Already, IIM-A runs a comprehensive exchange programme with some
35 global business schools. Every year, one-fourth of the PGP
batch spends one term at these schools and in return, their students
come to IIM-A. The school is also launching a double degree programme
with France's ESSEC Business School and it has forged an alliance
with Duke Corporate Education (us) to provide customised corporate
education programmes to managers. "We will not set up our
independent centres overseas till we are able to garner resources,
like infrastructure and faculty," says Dholakhia. "Any
gap there would dilute our brand equity."
IIM-A loyalists, though, point to certain
gaps that the institute should plug while moving towards achieving
its larger goals. "Innovation and introduction of new courses
should happen at a faster pace," says Warburg's Prasad. "IIM-A
still doesn't have a comprehensive set of courses on practical
aspects of capital markets and on investing as a profession."
Genpact's Tyagrajan believes the school doesn't do enough to build
soft-skills. "Management education in India doesn't lay much
focus on people management. Skills like managing an older team,
taking touch decisions like sacking should be taught seriously."

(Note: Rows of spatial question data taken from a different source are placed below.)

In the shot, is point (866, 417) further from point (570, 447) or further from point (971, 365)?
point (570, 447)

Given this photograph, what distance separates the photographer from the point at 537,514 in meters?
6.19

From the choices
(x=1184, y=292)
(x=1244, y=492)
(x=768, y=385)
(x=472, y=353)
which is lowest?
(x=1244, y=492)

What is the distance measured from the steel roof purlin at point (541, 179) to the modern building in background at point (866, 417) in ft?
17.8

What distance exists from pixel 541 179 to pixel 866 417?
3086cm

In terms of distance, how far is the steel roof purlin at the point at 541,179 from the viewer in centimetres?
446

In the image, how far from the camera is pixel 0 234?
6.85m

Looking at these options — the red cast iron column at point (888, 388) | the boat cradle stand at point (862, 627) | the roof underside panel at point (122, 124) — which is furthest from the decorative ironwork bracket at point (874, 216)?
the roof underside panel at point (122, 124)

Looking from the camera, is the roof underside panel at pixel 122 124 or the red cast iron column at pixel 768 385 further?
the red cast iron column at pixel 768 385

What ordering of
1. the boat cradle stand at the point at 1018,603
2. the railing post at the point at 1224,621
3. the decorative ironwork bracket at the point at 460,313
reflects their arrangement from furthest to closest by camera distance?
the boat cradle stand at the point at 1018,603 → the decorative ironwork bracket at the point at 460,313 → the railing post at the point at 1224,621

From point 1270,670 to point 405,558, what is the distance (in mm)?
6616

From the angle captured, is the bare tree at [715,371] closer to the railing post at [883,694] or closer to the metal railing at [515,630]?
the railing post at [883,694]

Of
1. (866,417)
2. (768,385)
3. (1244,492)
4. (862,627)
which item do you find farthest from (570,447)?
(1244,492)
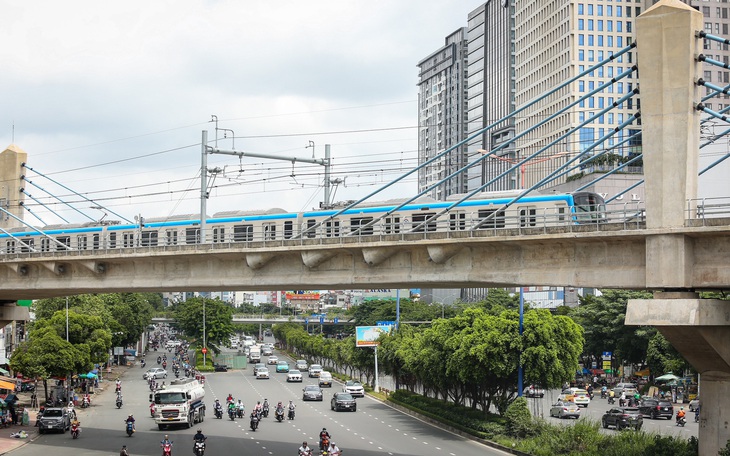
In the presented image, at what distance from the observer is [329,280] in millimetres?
36000

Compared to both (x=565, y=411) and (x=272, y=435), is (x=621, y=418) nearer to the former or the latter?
(x=565, y=411)

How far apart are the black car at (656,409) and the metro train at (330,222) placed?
14.7 meters

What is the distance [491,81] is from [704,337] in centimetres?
14456

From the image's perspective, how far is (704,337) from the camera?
27062mm

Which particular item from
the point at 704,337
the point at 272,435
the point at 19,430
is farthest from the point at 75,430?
the point at 704,337

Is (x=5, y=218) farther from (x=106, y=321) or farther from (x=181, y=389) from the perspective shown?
(x=181, y=389)

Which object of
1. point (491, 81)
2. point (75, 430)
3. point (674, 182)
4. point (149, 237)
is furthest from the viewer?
point (491, 81)

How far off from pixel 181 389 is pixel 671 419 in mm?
31277

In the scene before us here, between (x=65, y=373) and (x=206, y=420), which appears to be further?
(x=65, y=373)

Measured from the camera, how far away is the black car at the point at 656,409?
193 feet

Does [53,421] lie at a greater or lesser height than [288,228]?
lesser

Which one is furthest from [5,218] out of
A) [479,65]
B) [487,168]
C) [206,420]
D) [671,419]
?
[479,65]

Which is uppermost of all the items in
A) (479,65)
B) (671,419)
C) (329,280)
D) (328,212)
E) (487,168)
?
(479,65)

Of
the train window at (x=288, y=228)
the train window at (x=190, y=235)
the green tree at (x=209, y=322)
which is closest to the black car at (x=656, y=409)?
the train window at (x=288, y=228)
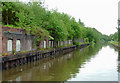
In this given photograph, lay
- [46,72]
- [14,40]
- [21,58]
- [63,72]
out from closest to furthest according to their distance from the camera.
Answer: [63,72] → [46,72] → [21,58] → [14,40]

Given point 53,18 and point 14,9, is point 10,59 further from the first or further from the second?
point 53,18

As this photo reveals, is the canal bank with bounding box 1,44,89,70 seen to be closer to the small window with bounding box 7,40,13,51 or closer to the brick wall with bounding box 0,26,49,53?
the small window with bounding box 7,40,13,51

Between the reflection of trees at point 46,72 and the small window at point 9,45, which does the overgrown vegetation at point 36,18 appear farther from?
the reflection of trees at point 46,72

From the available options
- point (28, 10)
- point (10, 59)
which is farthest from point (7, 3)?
point (10, 59)

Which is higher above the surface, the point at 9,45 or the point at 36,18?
the point at 36,18

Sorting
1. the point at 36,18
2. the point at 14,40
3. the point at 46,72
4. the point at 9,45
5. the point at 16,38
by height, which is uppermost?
the point at 36,18

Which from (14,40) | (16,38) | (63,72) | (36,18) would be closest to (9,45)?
(14,40)

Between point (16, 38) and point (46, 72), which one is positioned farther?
point (16, 38)

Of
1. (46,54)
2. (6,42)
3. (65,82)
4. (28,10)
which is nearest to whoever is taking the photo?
(65,82)

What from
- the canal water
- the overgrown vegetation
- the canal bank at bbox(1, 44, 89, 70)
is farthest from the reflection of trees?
the overgrown vegetation

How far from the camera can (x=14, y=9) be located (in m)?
35.8

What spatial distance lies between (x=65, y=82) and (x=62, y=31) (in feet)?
84.1

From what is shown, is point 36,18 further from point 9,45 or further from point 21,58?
point 21,58

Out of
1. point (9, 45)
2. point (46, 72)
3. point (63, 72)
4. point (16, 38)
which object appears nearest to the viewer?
point (63, 72)
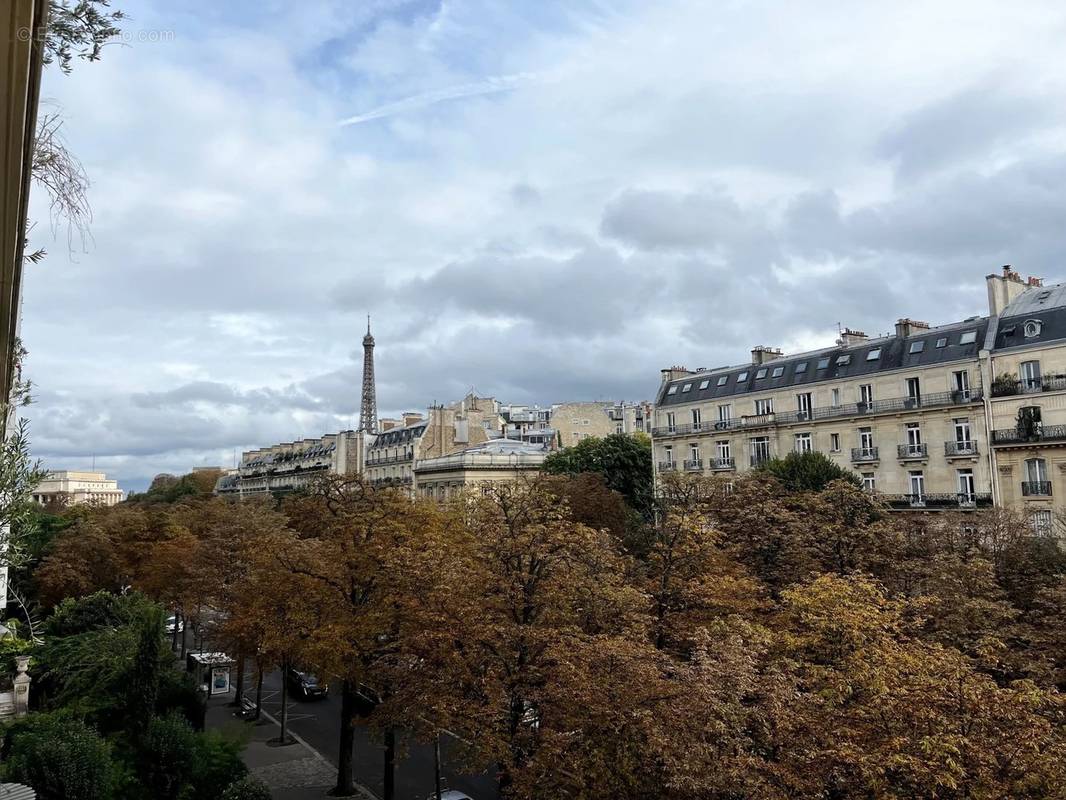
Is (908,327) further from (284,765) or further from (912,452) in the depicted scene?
(284,765)

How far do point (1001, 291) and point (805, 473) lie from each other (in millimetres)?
16395

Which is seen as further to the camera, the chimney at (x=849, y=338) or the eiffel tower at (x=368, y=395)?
the eiffel tower at (x=368, y=395)

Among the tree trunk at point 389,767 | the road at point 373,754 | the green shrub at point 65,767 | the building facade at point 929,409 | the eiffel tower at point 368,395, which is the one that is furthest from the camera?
the eiffel tower at point 368,395

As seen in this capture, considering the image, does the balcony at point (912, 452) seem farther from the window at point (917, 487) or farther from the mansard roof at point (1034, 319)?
the mansard roof at point (1034, 319)

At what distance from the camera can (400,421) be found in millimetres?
105875

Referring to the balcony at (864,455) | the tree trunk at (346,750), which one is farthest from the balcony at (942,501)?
the tree trunk at (346,750)

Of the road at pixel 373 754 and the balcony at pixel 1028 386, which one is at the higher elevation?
the balcony at pixel 1028 386

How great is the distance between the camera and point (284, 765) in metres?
26.8

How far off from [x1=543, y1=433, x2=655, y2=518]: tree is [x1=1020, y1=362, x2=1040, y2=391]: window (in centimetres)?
2726

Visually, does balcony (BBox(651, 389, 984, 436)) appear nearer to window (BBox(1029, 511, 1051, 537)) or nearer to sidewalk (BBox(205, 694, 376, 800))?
window (BBox(1029, 511, 1051, 537))

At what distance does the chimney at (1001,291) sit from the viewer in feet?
140

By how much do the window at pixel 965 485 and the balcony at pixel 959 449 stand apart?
0.85m

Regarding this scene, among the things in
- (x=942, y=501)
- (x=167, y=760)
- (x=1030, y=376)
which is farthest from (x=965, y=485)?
(x=167, y=760)

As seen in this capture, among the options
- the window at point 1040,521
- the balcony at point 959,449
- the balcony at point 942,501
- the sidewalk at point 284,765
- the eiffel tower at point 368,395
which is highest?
the eiffel tower at point 368,395
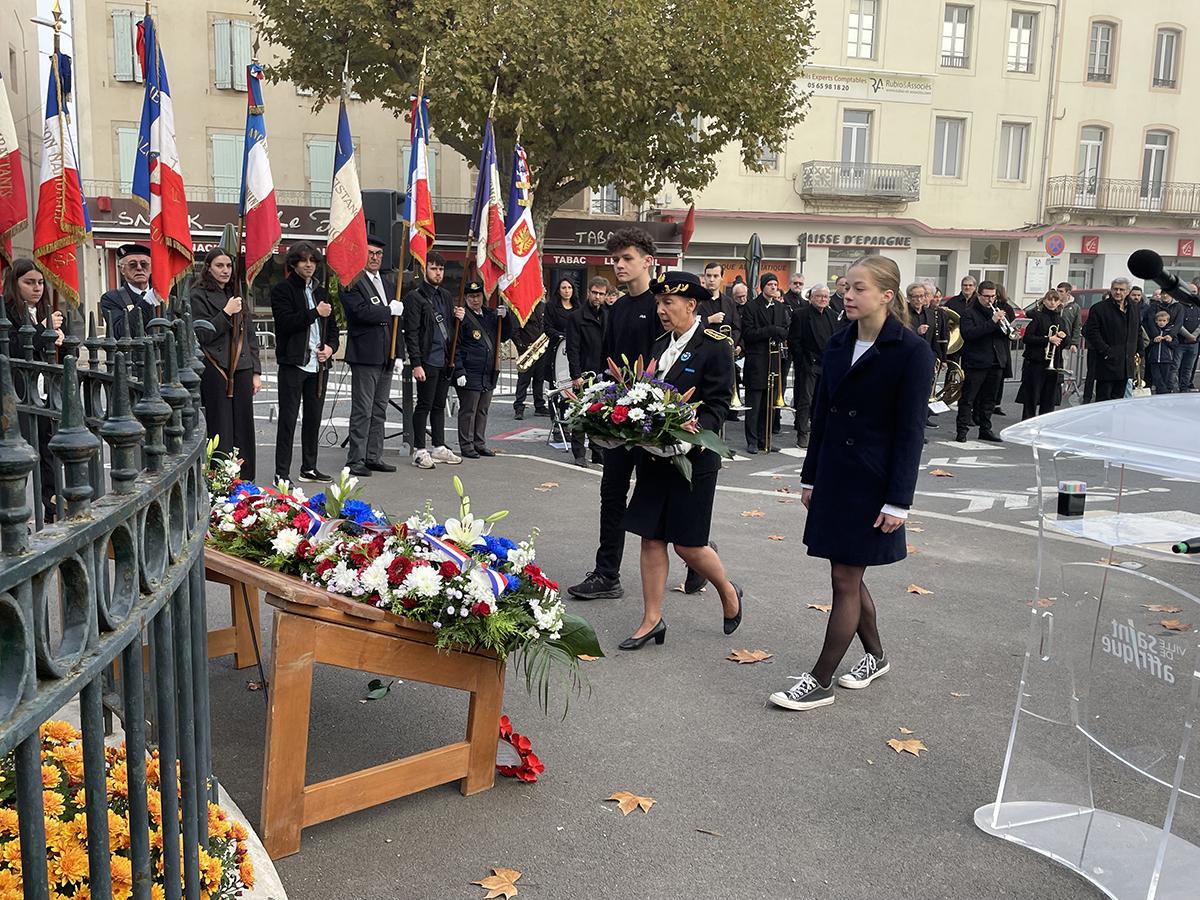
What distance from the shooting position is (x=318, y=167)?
102ft

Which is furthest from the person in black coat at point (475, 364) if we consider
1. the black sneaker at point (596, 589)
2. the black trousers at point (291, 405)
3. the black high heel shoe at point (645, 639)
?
the black high heel shoe at point (645, 639)

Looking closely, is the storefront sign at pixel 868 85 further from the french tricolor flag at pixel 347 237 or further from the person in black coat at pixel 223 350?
the person in black coat at pixel 223 350

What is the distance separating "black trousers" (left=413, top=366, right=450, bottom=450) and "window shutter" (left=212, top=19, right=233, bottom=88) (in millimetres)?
22576

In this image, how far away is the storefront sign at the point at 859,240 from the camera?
3350 centimetres

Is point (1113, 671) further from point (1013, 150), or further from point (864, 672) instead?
point (1013, 150)

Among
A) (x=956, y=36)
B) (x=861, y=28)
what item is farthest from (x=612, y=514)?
(x=956, y=36)

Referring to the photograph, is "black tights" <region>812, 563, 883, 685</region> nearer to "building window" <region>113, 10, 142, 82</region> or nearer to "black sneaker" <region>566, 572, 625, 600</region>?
"black sneaker" <region>566, 572, 625, 600</region>

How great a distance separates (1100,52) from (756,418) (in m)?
29.6

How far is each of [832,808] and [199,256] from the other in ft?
92.0

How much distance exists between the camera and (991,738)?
4.45 meters

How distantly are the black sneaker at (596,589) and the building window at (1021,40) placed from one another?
33107mm

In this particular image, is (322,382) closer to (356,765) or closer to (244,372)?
(244,372)

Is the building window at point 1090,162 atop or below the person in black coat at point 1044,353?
atop

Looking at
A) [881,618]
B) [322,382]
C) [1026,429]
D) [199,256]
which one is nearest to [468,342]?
[322,382]
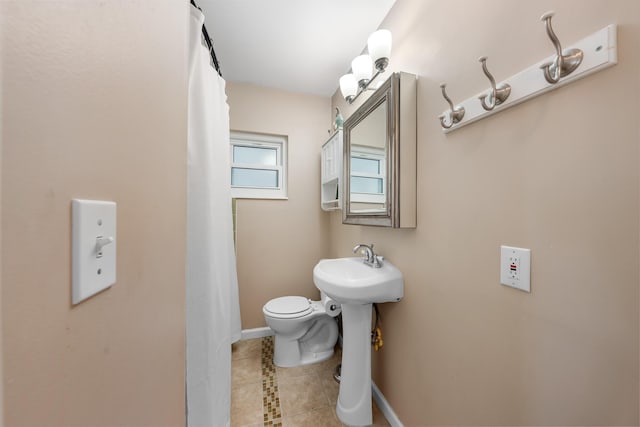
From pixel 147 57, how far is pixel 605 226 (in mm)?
1010

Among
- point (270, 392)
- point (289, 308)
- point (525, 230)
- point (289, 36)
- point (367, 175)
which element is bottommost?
point (270, 392)

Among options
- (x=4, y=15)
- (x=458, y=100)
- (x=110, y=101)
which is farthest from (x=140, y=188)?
(x=458, y=100)

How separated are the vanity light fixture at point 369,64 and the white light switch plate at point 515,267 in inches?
40.7

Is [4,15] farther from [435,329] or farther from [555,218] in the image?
[435,329]

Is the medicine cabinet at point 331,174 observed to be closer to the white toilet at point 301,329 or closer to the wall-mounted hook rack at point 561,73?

And ICICI Bank's Puri-Buch believes that since it is undoubtedly
the leader in its space, IIM-A should start emphasising the need
for significant work experience before an MBA. "Practical
experience helps understand theory better. This partly explains
why graduates from Harvard or Wharton are considered superior
to their Indian counterparts." Then, Dholakia and his team
are not oblivious to these realities. "We know that if brand
IIM-A has to rule the market, it will have to innovate and evolve
constantly. We are at it," says Dholakia. "Always."